Object Detection in Dense Environments using Yolov5 by Ultralytics on SKU110K dataset and Post Quantization.

Table of Contents

The Yolov5 model by Ultralytics is an efficient object detection model that can be quantized and deployed on edge devices for real-time detection in dense environments.

Some of the key features of Yolov5 are:

  • It is fast (30+ FPS) and accurate.
  • It has small model size (from 3.2MB to 253MB) which makes it suitable for deployment on edge devices.
  • It provides several versions (yolov5s, yolov5m, yolov5l, yolov5x) for different accuracy-speed tradeoffs.
  • It has an active development community which provides frequent updates.
  • It has PyTorch, TensorFlow and ONNX versions which provides flexibility in the choice of framework.
  • It can be quantized to INT8 precision with minimal loss in accuracy making it suitable for edge devices with low memory and compute.

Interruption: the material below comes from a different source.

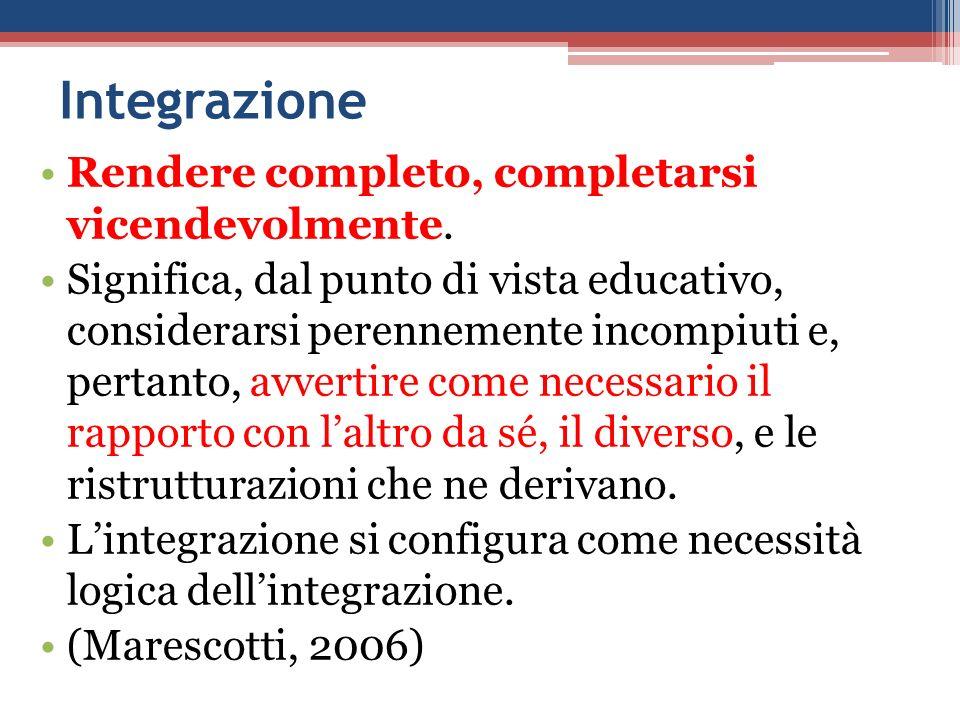 Integrazione Rendere completo, completarsi vicendevolmente. Significa, dal punto di vista educativo, considerarsi perennemente incompiuti e, pertanto,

SKU-110K Dataset for Object Detection

The SKU-110K dataset is a large-scale dataset for object detection tasks. The dataset was released by SenseTime, a leading AI company, and is designed to enable researchers and developers to train and test object detection models. Some of the key features of the dataset are:

  • It has 110,000 images with 1,000,000 objects.
  • It contains a large number of images with high-quality annotations, which makes it ideal for training deep learning models.
  • It has a large number of objects per image, which makes it suitable for training models for dense object detection scenarios.

Training and Evaluation

The training was done on SKU110K dataset for a maximum of 50 epochs but during the training we could see the metrics saturate around 30 epochs when the mAP50 was almost 0.6 on the training set. Yolov5x which is the largest version of the model was used for training and evaluation from scratch. (No pretrained weights were used)

  • The training set consisted of 8185 images.
  • The validation set consisted of 584 images.
  • The test set consisted of 2920 images.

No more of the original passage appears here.